Solved – analysing cross-entropy vs epochs curve

classificationconfusion matrixcross entropyloss-functionsMATLAB

I am training a binary classification neural network model using matlab the graph that I got using 20 neurons in hidden layer is given below.
the confusion matrix and graph between cross entropy vs epochs.

to prevent overfitting in a model the training curve in a loss graph should be similar to the validation curve.

but in the current situation the third graph shows curve where validation curve is similar to training although the overall accuracy is low as compared to the curve where the two curve diverges in the above plot.

WHy this is happening and what I am doing wrong in understanding these curves?
20 neurons

confusin
cross
confusion

Best Answer

The thing is that you do not want them to be as close as possible. Also you do not want them to be far apart also. Basically you are not doing anything wrong. You want something in middle and to find that sweet middle ground is more matter of art rather than strict definition. Basically, if validation loss is too close to training loss your model is too general. He did not grab the details hidden in your data. That is your second example. The model was very general and did learn less then it could from your data. You can make it better by overfitting a bit more.

If the validation and training loss are too much apart your model overfits data. The model focused too much on the details in your data. That is the first example. The gap is wide and it specialised on the kind of data you gave it for learning. However with each epoch it is specialising more and more so the gap is getting bigger.

Therefore your model had better results for testing data, because it tried to fit your data as much as possible. In the second case where the validation loss is similar to training the model "was afraid" to fit too much on data so it did worse on the final testing.

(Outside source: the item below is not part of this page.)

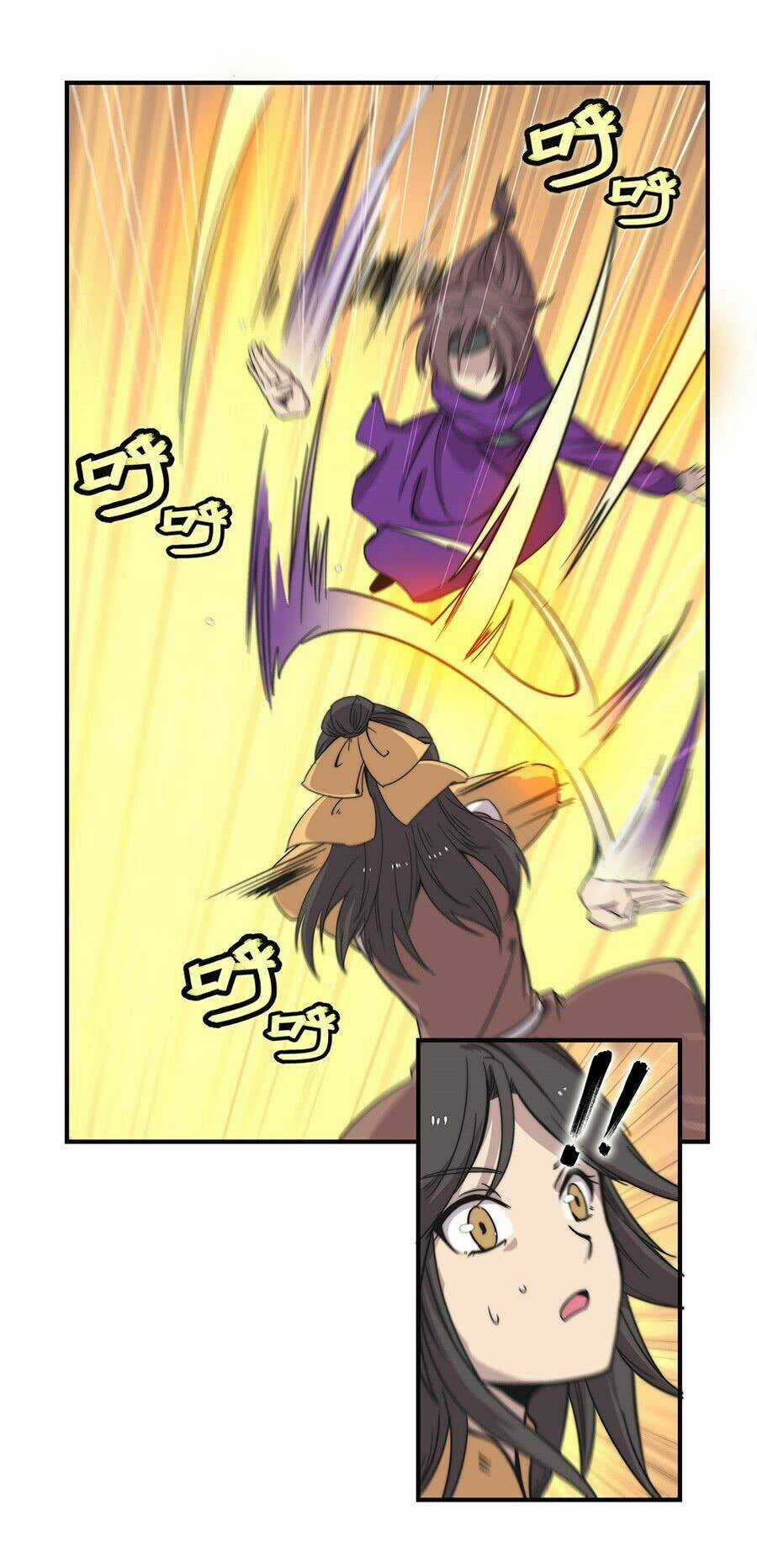 Cuộc Sống Thoái Ẩn Của Võ Lâm Chi Vương Chapter 58 trang 31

The general rule is that you do not want to overfit the training data too much because it would suck on unseen data (test or in the live application). Therefore you want small gap. But if the gap is too small you are missing on the potential of the model to be better for your data.

So how big the gap should be? Hard to say, depends on your goals. Wanna be sure that your model can handle many different situations and you are okay with average results. Or the false positive prediction are very expensive? Then make the gap as small as possible. If you know that the data you will get in future will be very similar to training examples. Then do not be afraid to overfit a bit. Fore more I recommend Andrej Karpathy course. http://cs231n.github.io/neural-networks-3/ Train/Val section. He explains there how to interpret loss functions. You can find his lectures also on YouTube.

Just small remark at the end, you should use your test data only once to evaluate the model you want to use in your application.